Seems strange that you have a heating load of 69,000 BTUs, and a cooling load of 56,000 BTUs.
I don't follow this either, but that's what's listed under "equipment load"
I didn't think you had such hot weather up that far. I would have thought your winter was more extreme then summer.
Depends. Heat in the mid 80s and even 90s in normal. Add in the humidity and ugh.. Winters stink, too. I am counting the years till I can get the hell out. Cold winters, sticky summers and HUGE taxes are no fun
A. Look to see what improvements you can make to your house in the way of insulation, air tightness, maybe better windows.
About all I can do is add insulation to the attic & check for leaks. I have Anderson low E dble insulated windows already.
B. Average house hold uses about 275 gallons of oil a year for hot water. So that means you currently use about 575 gallons for home heating with your current dual fuel system. A higher efficiency heat pump, might knock 100 gallions off of that. And maybe another 15% reduction on your electric bill.

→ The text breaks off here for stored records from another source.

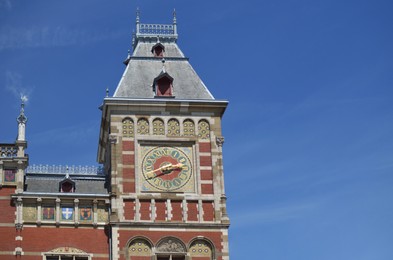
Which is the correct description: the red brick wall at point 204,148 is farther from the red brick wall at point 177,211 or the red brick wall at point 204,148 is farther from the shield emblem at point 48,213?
the shield emblem at point 48,213

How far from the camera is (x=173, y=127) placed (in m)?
51.0

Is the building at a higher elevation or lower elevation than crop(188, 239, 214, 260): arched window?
higher

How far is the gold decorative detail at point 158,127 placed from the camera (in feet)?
166

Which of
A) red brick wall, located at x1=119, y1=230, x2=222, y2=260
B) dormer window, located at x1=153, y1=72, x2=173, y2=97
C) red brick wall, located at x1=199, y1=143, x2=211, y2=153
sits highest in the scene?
dormer window, located at x1=153, y1=72, x2=173, y2=97

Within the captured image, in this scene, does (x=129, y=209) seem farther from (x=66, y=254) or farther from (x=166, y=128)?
(x=166, y=128)

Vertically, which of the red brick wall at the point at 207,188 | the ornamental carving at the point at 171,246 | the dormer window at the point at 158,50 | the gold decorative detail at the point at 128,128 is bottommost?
the ornamental carving at the point at 171,246

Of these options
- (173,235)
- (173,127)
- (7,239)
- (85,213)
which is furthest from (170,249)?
(7,239)

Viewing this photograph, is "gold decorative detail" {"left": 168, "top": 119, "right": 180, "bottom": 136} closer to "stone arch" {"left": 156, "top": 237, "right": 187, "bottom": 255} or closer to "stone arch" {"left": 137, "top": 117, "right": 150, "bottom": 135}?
"stone arch" {"left": 137, "top": 117, "right": 150, "bottom": 135}

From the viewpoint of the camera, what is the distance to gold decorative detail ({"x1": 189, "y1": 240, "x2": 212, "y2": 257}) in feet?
157

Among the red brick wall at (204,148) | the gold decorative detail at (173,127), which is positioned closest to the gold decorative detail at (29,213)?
the gold decorative detail at (173,127)

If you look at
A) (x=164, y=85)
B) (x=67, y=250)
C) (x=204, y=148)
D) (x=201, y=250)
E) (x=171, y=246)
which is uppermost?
(x=164, y=85)

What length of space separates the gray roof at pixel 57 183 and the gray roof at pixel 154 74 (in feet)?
15.9

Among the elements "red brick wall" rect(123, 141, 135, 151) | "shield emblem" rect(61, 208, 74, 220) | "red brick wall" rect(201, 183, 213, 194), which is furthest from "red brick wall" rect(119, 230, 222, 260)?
"red brick wall" rect(123, 141, 135, 151)

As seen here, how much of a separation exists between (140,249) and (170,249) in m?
1.50
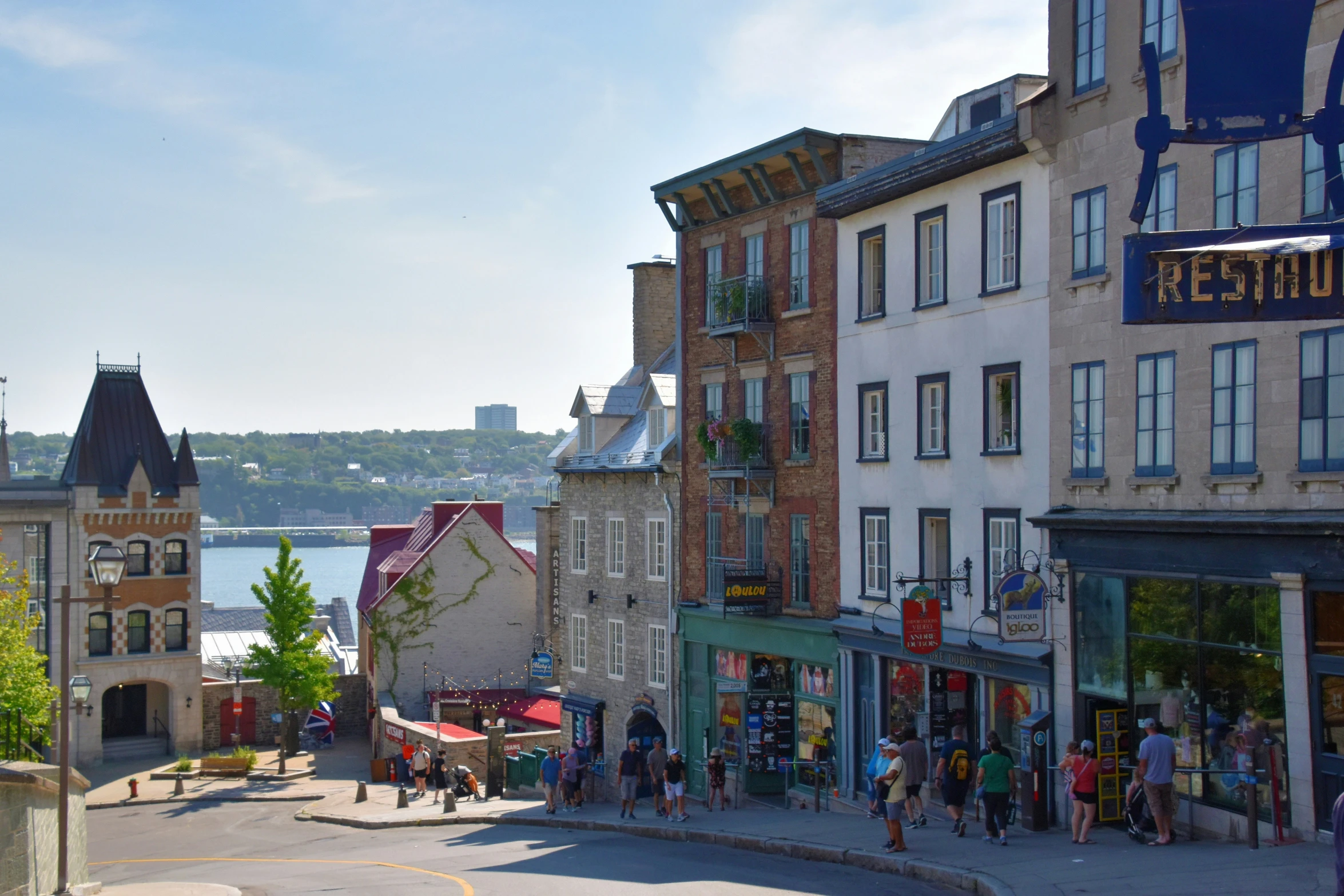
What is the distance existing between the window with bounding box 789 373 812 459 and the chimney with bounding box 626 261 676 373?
38.3ft

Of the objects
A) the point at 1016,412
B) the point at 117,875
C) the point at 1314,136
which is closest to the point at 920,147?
the point at 1016,412

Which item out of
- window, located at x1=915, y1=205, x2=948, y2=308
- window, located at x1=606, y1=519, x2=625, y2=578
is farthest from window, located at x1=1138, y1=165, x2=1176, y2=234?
window, located at x1=606, y1=519, x2=625, y2=578

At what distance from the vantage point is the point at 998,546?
2373 cm

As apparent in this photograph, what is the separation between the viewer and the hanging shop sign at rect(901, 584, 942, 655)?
76.9ft

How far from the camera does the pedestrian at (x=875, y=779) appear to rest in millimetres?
20969

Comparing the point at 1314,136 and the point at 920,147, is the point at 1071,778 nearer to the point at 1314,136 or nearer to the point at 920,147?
A: the point at 1314,136

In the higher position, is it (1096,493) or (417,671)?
(1096,493)

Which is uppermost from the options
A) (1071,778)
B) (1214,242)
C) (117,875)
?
(1214,242)

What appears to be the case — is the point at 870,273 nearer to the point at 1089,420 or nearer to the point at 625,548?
the point at 1089,420

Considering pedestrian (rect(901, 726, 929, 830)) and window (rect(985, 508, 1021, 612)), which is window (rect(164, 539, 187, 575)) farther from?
pedestrian (rect(901, 726, 929, 830))

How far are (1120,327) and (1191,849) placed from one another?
775cm

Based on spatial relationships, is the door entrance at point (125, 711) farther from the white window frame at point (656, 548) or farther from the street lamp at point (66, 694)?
the street lamp at point (66, 694)

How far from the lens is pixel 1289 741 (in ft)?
56.4

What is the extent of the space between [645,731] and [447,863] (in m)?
13.3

Can't tell. The Carrier guy estimates about 116 gallons. We have a very high efficiency front loading washer, only run the dishwasher when full and don't take hours long showers!.
C. Propane could cost more then oil. Find out all charges before switching. If you rent the tank, you pay rent per gallon you use.
A real possibility. Still looking into ALL of this. Part of me is just sick of sending $ to the wackos in the middle east.
D. Setting your current HP lock out temp lower, may save you almost as much as a new high efficiency heat pump on your heating bill.
Exactly. If I read the print out he gave me, the "new" heat pump wouldn't kick on until it hits an average of 27 degrees, albeit with a high low cop of 3.38 & 2.6 vs 2.9 & 2.18 as the old Lennox has. Might now be enough to justify some big $$ just yet, as Lennox tells me the unit might easily last another 5-10 years. Whether I should keep it that long is a separate issue.
E. Setting your HP lock out lower, will prevent some of your current furnaces short cycling that is costing you money with that high lock out temp.
Excellent point. Thanks
On the hottest days, does your current HP cycle on and off, or run continuously and not maintain set temp?
Neither that I can see. It did freeze the coil once. Our biggest issue is the humidity. Can't get it below 50%. I suspect lower humidity would allow us t raise the cooling temps from 74-75 to even higher.
Whats your electric rate. Including all transmition charges, and taxes.
Good question. AFAIK, and what the utility told me, is to use 15 cents per kwh.